§ **Document passage**
........
The deal-making slowdown that has weighed on Wall Street this year shows no signs of letting up.
Investment banking revenue at JPMorgan Chase is headed for a 45% to 50% decline in the third quarter from a year earlier, president and chief operating officer Daniel Pinto said Tuesday during a conference.
The bank posted $3.3 billion in third-quarter investment banking revenue last year, amid what was then a bull market for IPOs, stock issuance and other deals.
Now Wall Street is grappling with steep declines in capital markets activity as IPOs slow to a crawl and mergers declined after stocks had their worst first half since 1970. A bull market for bankers has turned to bust this year, and firms are expected to cut compensation and jobs in the coming months.
Yesterday, Goldman Sachs became the first major Wall Street firm to acknowledge that it was pulling back on headcount by cutting hundreds of jobs this month.
When asked whether JPMorgan would follow suit with its own layoffs, Pinto responded that “over time” the bank will adjust its employee base to match the opportunities in global investment banking.
2020 vision
That is, in his view, about what the industry earned in 2020, he said.
........
§ **Task details**
Please answer these questions from the investment banking article, one line each:
(a) By how much is JPMorgan Chase's third-quarter investment banking revenue expected to decline from a year earlier?
(b) How much investment banking revenue did the bank post in the third quarter of last year?
(c) Which major Wall Street firm was the first to acknowledge it was cutting jobs?
Rely only on the investment banking article for what follows.

§ **Stored data**
........
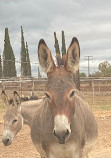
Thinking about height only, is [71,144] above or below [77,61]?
below

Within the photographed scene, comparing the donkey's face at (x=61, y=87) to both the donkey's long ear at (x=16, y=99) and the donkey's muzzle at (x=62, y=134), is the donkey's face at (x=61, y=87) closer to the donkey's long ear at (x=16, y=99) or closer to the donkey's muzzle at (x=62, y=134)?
the donkey's muzzle at (x=62, y=134)

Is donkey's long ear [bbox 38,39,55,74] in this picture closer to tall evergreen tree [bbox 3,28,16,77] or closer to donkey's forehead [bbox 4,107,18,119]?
donkey's forehead [bbox 4,107,18,119]

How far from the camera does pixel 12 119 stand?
7699 mm

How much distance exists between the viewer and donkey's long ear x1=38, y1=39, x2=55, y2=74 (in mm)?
3953

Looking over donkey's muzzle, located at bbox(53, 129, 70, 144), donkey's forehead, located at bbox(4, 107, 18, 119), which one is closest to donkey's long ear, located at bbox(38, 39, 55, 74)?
donkey's muzzle, located at bbox(53, 129, 70, 144)

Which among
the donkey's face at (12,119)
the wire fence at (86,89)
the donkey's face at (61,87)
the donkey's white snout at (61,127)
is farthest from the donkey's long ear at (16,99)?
the wire fence at (86,89)

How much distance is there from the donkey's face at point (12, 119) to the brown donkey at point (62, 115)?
8.58 feet

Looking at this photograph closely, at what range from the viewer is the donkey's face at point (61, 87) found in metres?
3.51

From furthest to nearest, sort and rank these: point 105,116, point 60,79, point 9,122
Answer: point 105,116, point 9,122, point 60,79

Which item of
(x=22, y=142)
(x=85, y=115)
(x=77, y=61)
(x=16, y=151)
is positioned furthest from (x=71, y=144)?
(x=22, y=142)

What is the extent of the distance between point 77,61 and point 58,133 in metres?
1.03

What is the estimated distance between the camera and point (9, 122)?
300 inches

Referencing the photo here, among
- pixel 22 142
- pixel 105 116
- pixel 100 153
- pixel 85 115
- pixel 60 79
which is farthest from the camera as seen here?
pixel 105 116

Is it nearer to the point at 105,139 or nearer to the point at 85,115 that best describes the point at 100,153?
the point at 105,139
........
§ **Answer for this exercise**
(a) 45% to 50%
(b) $3.3 billion
(c) Goldman Sachs